Complete the following
- a) In the integrated circuit testing text, what couples the automated test equipment to the device-under-test in the example test system?
- b) Decide whether each statement below agrees with the integrated circuit testing text. Answer yes or no for each and quote the words of the text that decide it.
(i) The automated test equipment typically includes a set of core test components and special purpose test modules.
(ii) Long lead lines from the test equipment reduce the capacitive load on the driving signals.
(iii) Tests are often designed around the capabilities of the device-under-test rather than those of the test system.
- c) Resume the integrated circuit testing text, starting after its final sentence.

Start of Source extract

1. Field of the Invention
This invention relates to the field of integrated circuit technology, and in particular to the testing of integrated circuits.
2. Description of Related Art
The testing of integrated circuits, particularly at high frequency, is becoming increasingly more complex, and therefore more costly. Test equipment must be continually upgraded and enhanced to include capabilities for testing devices that typically include the latest state-of-the-art technology.
FIG. 1 illustrates an example test system 100 comprising automated test equipment (ATE) 110 that is coupled to a device-under-test (DUT) 150 via a probe card 140. The ATE 110 typically includes a set of core test components 120, and special purpose test modules 130. In the example of FIG. 1, the system 100 is configured to enable testing of high-speed multimedia devices, using, for example, special purpose audio and video modules in the set of test modules 130. If the system 100 is used to test communications devices, the set of test modules 130 may contain, for example, discrete Fourier transform (DFT) modules, and other modules particular to communications devices. As the technologies used in the development of new devices 150 are advanced, the test modules 130 must be upgraded to keep pace with these advancements.
One of the particular problems associated with the testing of high-speed devices is the communication of signals to and from the device-under-test 150, particularly in the case of wafer-level testing. Long lead lines 111 from the test equipment 110 to the device-under-test 150 add capacitive and inductive loads to the driving signals. This additional load introduces a delay or mis-shaping of signals to and from the device-under-test 150. In many instances, certain tests cannot be performed xe2x80x98at device speedxe2x80x99, due to the distortions introduced by the long lead lines 111. Often, because the test system 100 is limited by the available test modules 130, the length of the leads 111, and other factors, tests are designed to correspond to the capabilities of the test system 100, rather than to the capabilities of the device-under-test 150. Additionally, because both the length and placement of the lines 111 affect the high-frequency characteristics of the lead lines 111, substantial time is often consumed to experiment with the mechanical setup. During testing, substantial time is often consumed in determining whether an observed anomalous behavior is caused by a problem in the device-under-test 150, or a problem in the test setup.

End of Source extract
Start of Data section

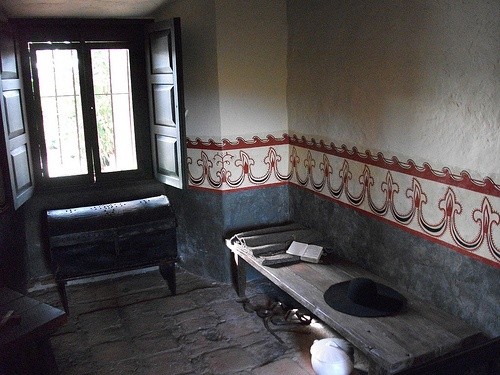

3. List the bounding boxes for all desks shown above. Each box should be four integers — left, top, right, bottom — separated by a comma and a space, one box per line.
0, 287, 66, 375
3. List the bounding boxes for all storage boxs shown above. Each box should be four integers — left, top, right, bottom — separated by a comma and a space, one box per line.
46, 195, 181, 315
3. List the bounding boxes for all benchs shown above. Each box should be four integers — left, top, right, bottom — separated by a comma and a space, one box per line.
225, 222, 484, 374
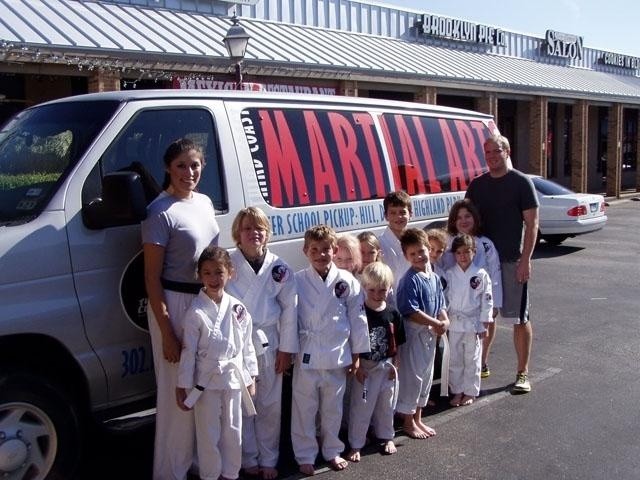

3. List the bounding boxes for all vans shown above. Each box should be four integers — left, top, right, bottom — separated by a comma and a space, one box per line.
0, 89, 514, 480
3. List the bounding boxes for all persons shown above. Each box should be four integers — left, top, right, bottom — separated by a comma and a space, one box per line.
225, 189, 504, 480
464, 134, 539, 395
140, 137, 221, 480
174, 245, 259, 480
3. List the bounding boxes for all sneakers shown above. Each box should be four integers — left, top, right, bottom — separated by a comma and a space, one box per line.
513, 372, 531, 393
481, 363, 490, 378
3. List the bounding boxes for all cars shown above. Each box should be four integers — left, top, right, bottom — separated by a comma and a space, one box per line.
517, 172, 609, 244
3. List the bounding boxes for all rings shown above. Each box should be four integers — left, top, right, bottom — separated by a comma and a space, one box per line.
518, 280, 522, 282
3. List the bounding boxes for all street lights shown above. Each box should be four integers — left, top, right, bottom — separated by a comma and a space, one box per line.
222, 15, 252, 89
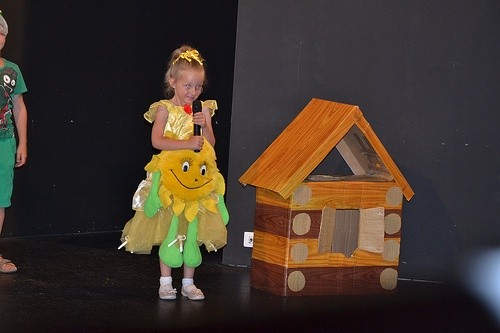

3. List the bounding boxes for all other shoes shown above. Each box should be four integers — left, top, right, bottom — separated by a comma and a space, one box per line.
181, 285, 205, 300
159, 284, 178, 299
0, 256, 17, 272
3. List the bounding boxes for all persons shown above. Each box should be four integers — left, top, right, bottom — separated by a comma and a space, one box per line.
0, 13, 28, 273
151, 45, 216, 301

End of Data section
Start of Data section

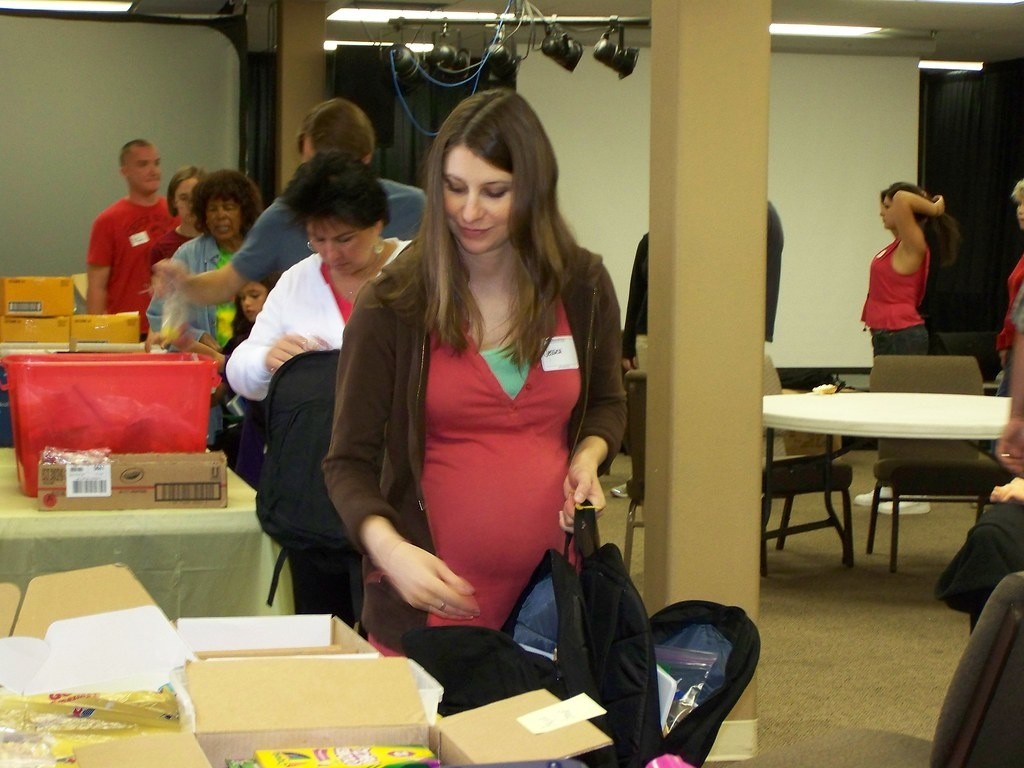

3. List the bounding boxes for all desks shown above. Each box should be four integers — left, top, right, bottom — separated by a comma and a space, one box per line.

End of Data section

Results
- a) A probe card (probe card 140) couples them.

- b)
(i) Yes: "The ATE 110 typically includes a set of core test components 120, and special purpose test modules 130."
(ii) No: "Long lead lines 111 from the test equipment 110 to the device-under-test 150 add capacitive and inductive loads to the driving signals."
(iii) No: "tests are designed to correspond to the capabilities of the test system 100, rather than to the capabilities of the device-under-test 150."

- c)
EP 0755071 teaches an alternative technique where the test system 100 is replaced by a special purpose integrated circuit that is configured to directly contact bonding pads on the device-under-test 150, as illustrated in FIG. 2. This special purpose integrated circuit 201 includes xe2x80x9csolder-bumpxe2x80x9d contacts 205 that are configured to contact corresponding contact pads 240 on the device-under-test 150.
As taught in the referenced patent, the probe card 140 is configured to effect the testing of the device-under-test 150, using test circuitry 202 in the integrated circuit 201, thereby eliminating the need for the test equipment 110 of FIG. 1. In accordance with this referenced patent, the special purpose integrated circuit 201 receives power 203 from an external source to power the test circuitry 202, and includes a light emitting diode (LED) that indicates whether the device-under-test 150 is defective. Because the test circuitry 202 is designed to be a stand-alone device that is capable of determining whether or not the device-under-test 150 is defective, without reliance upon the automatic test equipment 110 of FIG. 1, the design of the test circuitry 202 can be expected to be a complex and time consuming process. Additionally, because the test circuitry 202 is designed to test a particular device 150, the design and fabrication costs for the integrated circuit 201 cannot be allocated among a variety of devices.
It is an object of this invention to provide a test system that minimizes the adverse affects caused by long lead lines between automated test equipment and a device-under-test. It is a further object of this invention to provide a test architecture that facilitates the testing of a variety of devices. It is a further object of this invention to provide a preconditioning integrated circuit that is configurable for use in the testing of a variety of devices.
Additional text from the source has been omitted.